**Exercise instructions**
Give back every line of the material below exactly, but no images.

[Opening Input data section]

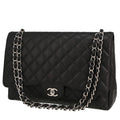 Chanel Timeless Maxi Jumbo handbag in black quilted grained leather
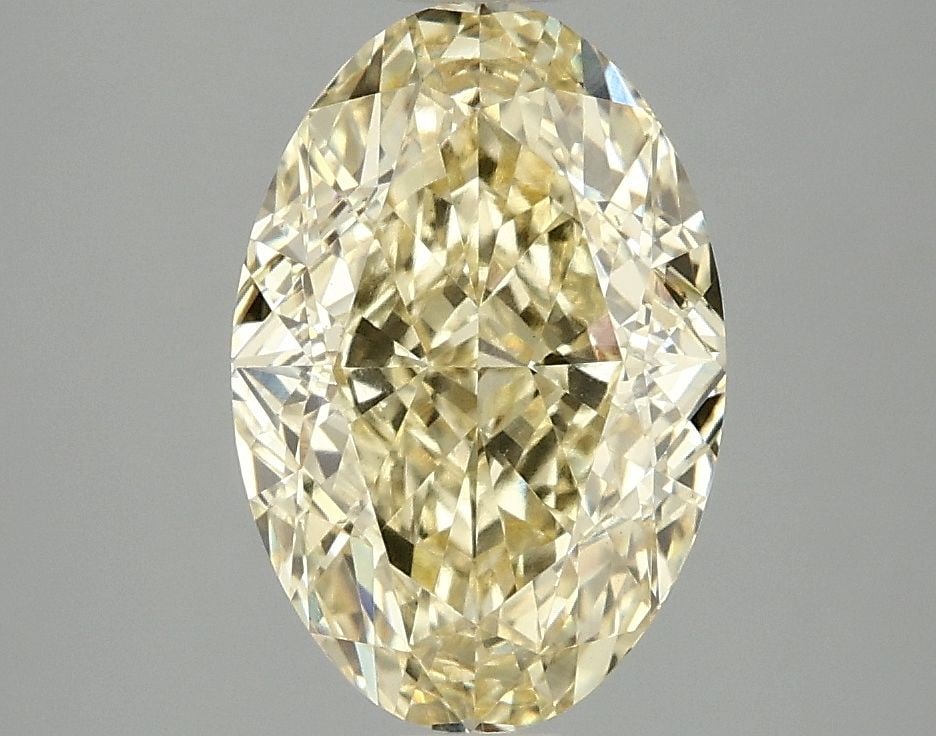Loose Diamond - OVAL 3.08ct Fancy Vivid Yellow VS1: Loose Diamond - OVAL 3.08ct Fancy Vivid Yellow VS1 Source: This is a real non-mined Diamond that has been grown in a lab Shape: OVAL Carats: 3.08 Color: Fancy Vivid Yellow Certification: IGI Video:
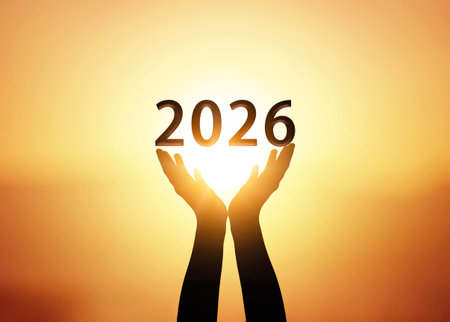 Silhouette of hands holding the number 2026 on sunset background.の写真素材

[Closing Input data section]

**Exercise result**
 Chanel Timeless Maxi Jumbo handbag in black quilted grained leather
Loose Diamond - OVAL 3.08ct Fancy Vivid Yellow VS1: Loose Diamond - OVAL 3.08ct Fancy Vivid Yellow VS1 Source: This is a real non-mined Diamond that has been grown in a lab Shape: OVAL Carats: 3.08 Color: Fancy Vivid Yellow Certification: IGI Video:
 Silhouette of hands holding the number 2026 on sunset background.の写真素材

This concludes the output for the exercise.